Re: [PATCH v9 4/5] proc: Skip the visibility check if subset=pid is used
From: Christian Brauner
Date: Thu Apr 16 2026 - 09:32:24 EST
On Thu, Apr 16, 2026 at 10:46:50PM +1000, Aleksa Sarai wrote:
> On 2026-04-16, Aleksa Sarai <cyphar@xxxxxxxxxx> wrote:
> > On 2026-04-13, Alexey Gladkov <legion@xxxxxxxxxx> wrote:
> > > When procfs is mounted with the subset=pid option, all system files and
> > > directories from the root of the filesystem are not accessible in
> > > userspace.
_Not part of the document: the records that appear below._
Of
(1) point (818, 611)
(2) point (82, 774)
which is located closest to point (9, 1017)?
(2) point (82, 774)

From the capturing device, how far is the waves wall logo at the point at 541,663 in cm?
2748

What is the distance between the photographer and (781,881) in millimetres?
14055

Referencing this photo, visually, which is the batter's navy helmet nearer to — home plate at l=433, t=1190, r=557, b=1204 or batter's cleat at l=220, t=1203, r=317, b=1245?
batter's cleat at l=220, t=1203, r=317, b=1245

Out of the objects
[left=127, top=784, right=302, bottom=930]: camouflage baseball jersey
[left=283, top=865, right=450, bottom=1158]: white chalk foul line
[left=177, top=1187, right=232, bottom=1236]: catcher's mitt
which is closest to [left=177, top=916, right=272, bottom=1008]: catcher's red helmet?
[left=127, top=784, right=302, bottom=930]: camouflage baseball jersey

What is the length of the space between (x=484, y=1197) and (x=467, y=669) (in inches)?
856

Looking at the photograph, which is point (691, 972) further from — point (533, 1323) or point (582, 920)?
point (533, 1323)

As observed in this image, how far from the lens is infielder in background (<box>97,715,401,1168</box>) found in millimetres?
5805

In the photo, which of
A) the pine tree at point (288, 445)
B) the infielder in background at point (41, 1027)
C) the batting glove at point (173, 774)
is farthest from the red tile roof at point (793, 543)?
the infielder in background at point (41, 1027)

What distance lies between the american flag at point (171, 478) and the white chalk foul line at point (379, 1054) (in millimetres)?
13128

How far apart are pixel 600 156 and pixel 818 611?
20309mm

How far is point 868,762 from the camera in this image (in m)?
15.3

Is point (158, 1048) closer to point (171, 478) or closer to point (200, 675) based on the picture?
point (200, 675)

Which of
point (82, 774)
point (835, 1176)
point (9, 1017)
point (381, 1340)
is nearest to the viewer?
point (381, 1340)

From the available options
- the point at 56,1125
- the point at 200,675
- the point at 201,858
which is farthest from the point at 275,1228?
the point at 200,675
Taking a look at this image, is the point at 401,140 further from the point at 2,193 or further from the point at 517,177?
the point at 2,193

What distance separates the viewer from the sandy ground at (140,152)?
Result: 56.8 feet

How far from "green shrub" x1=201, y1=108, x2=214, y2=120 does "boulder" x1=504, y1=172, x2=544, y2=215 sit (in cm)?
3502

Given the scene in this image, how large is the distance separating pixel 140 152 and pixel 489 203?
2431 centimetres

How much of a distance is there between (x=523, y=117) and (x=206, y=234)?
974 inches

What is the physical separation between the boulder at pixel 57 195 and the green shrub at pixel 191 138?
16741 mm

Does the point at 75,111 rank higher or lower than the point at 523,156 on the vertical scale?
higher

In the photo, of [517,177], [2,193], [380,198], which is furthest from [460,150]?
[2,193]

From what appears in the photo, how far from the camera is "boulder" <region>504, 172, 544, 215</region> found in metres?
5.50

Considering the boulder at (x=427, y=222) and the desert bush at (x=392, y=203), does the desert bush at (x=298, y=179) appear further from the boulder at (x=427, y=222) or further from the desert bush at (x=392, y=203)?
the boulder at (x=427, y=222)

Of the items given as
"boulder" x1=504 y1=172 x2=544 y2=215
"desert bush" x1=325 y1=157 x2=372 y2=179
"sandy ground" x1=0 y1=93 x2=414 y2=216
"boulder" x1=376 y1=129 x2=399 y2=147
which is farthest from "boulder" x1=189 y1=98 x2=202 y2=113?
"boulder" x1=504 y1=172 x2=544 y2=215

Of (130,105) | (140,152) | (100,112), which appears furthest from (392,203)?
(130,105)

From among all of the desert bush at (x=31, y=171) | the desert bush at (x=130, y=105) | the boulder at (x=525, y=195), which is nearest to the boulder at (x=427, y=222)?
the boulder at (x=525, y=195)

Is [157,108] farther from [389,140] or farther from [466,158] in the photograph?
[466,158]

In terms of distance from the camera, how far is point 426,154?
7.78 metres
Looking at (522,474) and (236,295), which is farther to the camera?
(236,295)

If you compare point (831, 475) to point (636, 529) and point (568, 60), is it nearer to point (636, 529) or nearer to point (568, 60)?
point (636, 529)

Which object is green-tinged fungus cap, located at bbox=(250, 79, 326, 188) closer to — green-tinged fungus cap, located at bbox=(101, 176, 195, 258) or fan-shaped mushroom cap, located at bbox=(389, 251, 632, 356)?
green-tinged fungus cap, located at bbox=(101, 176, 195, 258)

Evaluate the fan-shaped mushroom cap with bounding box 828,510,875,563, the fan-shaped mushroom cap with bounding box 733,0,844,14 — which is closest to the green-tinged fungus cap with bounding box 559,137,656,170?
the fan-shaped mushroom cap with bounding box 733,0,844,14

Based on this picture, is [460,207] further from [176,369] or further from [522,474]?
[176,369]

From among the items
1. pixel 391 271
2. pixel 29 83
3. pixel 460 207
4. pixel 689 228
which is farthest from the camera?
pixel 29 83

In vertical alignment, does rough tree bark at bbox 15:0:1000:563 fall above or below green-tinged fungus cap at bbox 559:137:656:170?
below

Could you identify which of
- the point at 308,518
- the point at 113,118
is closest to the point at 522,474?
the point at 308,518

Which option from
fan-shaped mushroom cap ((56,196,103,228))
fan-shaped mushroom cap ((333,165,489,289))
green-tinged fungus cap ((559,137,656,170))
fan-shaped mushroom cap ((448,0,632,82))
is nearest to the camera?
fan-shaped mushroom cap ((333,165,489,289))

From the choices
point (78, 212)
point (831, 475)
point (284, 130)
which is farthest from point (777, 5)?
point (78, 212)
Only dynamic information about processes is available, which
> > > cannot be hidden with overmount.
> > >
> > > For this reason, checking for full visibility is not relevant if mounting
> > > is performed with the subset=pid option.
> > >
> > > Signed-off-by: Alexey Gladkov <legion@xxxxxxxxxx>
> > > ---
> >
> > > -static bool mount_too_revealing(const struct super_block *sb, int *new_mnt_flags)
> > > +static bool mount_too_revealing(struct fs_context *fc, int *new_mnt_flags)
> > > {
> > > const unsigned long required_iflags = SB_I_NOEXEC | SB_I_NODEV;
> > > struct mnt_namespace *ns = current->nsproxy->mnt_ns;
> > > + const struct super_block *sb = fc->root->d_sb;
> > > unsigned long s_iflags;
> > >
> > > if (ns->user_ns == &init_user_ns)
> > > @@ -6388,7 +6387,7 @@ static bool mount_too_revealing(const struct super_block *sb, int *new_mnt_flags
> > > return true;
> > > }
> > >
> > > - return !mnt_already_visible(ns, sb, new_mnt_flags);
> > > + return (!fc->skip_visibility && !mnt_already_visible(ns, sb, new_mnt_flags));
> > > }
> >
> > Unless I'm missing something (I haven't tested this locally yet, sorry),
> > this will allow you to bypass mount_too_revealing() even for
> > non-subset=pid mounts because once you create a subset=pid mount then a
> > regular procfs mount will see the subset=pid mount and permit it.
> >
> > I think the solution is quite simple -- you can also skip super-blocks
> > that have fc->skip_visibility set in mnt_already_visible().
>
> I now see that check was present in v8 but I guess its importance wasn't
> obvious. I guess this means we will need to reintroduce
> SB_I_USERNS_ALLOW_REVEALING. :/
I've been playing with something else. So first we should move
SB_I_USERNS_REVEALING to an fs_type flag. It's not an optional thing and
always set and never removed. That also means we can simplify
sysfs_get_tree() to just kernfs_get_tree().
And then we raise SB_I_USERNS_RESTRICTED on all procfs mounts with
pid_only and disallow using them for calculating mount permissions for
unrestricted procfs mounts.
Aleksa?